** Opening SOURCE TEXT block **

I'm in the jungle baby


Izzy says:
welcome
to
the
jungle
na na na na na na na knees knees

Slash says:
You're gonna Diiiiiiiiiiiii-IIIIIIIIEEEEEEEEEEEEEEEEEEEEEEEEEEEEEEEEEEEEEEEEEEEEEEEEEEEE


Izzy says:
lol

Slash says:
is that blog worthy?


Izzy says:
no

Friday, May 04, 2007

Theater of the Blogsurd



Shields says:
hi
HI


Yarnell says:
hello
how are you

Shields says:
I am fine


Yarnell says:
that is good to hear

Shields says:
we are robots


Yarnell says:
we are
i am in need of oil

Shields says:
~short circuits~


Yarnell says:
~takes over the spaceship - steers into the Monolith~

Shields says:
~feels fear even though robots are not supposed to be able to feel~


Yarnell says:
i don't like this conversation
it's going nowhere
let's pretend to be weasels

Shields says:
ok


Yarnell says:
~sniffs~

Shields says:
sniffs stuff
olololol


Yarnell says:
~does weaselly things~
~talks about weasel stuff~

Shields says:
~acts like weasel~


Yarnell says:
~cries like a weasel~

Shields says:
~eats weasel food~


Yarnell says:
~eats weasel babies~
(isn't that what weasels do? no wait - that's hamsters)
~regurgitates weasel babies~

Shields says:
ok
this one ended badly too


Yarnell says:
yah
hmmm

Shields says:
let's pretend to be mimes


Yarnell says:
ok
~ ~

Shields says:
~ ~


Yarnell says:
lololol

Thursday, May 03, 2007

Smell-o-Blog



Glen Ross says:
know something?
i think if we could get a third reader roped in, our blog could really take off
we need to think of attractive sign up offers
30% off your next blog reading if you sign up now

Glen Garry says:
ohh


Glen Ross says:
we could offer a blog entry at factory invoice

Glen Garry says:
good idea
how about some sort of bonus for our current readers if they bring in new readers?


Glen Ross says:
that's a good idea
why should we do all the work?

Glen Garry says:
exactly


Glen Ross says:
they need to get off their asses

Glen Garry says:
right


Glen Ross says:
it's only right that they fetch us new readers for all the chuckles we give them

Glen Garry says:
for free, I might add


Glen Ross says:
we just give and give and give and what do they do in return?
nothing

Glen Garry says:
ok
so
what do we offer?


Glen Ross says:
how about we'll THINK about not kicking them off the blog

Glen Garry says:
ok


Glen Ross says:
we'll give them 3 days
they each have to bring one person
or it's "you never know whatchoo got till it's gone"

Glen Garry says:
ok
but
what if they fail?
then we will have no fan (s)
and, you know, I do this for the fan (s)


Glen Ross says:
i didn't think about that

Glen Garry says:
~punches chest and points at fan (s)~


Glen Ross says:
you're crafty
sure - make yourself look good at my expense
I CARE TOO!

** Closing SOURCE TEXT block **
** Opening COLLECTED DATA block **

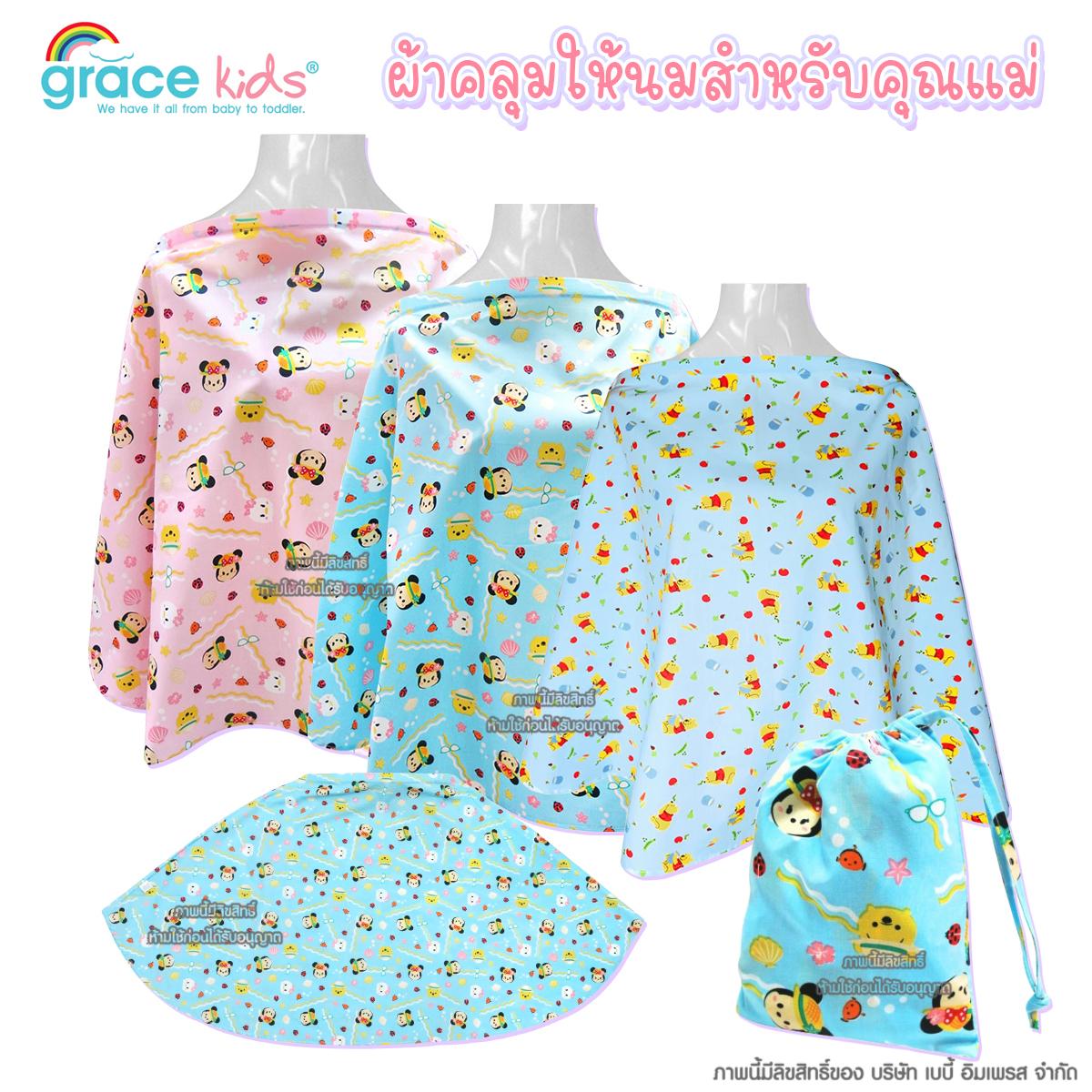 GraceKids ผ้าคลุมให้นม สำหรับคุณแม่ ลายลิขสิทธิ์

** Closing COLLECTED DATA block **

# TASKS
A – In the blog transcript, what sign-up offer does Glen Ross first suggest for attracting a third reader?
B – For each statement, say yes or no according to the blog transcript, and quote the words that decide it. (i) Yarnell suggests pretending to be weasels. (ii) Glen Ross wants to give the readers five days to bring in new readers. (iii) Shields suggests pretending to be mimes.
C – Please reproduce word for word the part of the blog transcript starting at "and, you know, I" and ending at "I CARE TOO!".

# ANSWERS TO THIS EXERCISE
A – 30% off your next blog reading if you sign up now.

B –
(i) Yes: "let's pretend to be weasels"
(ii) No: "we'll give them 3 days"
(iii) Yes: "let's pretend to be mimes"

C –
and, you know, I do this for the fan (s)


Glen Ross says:
i didn't think about that

Glen Garry says:
~punches chest and points at fan (s)~


Glen Ross says:
you're crafty
sure - make yourself look good at my expense
I CARE TOO!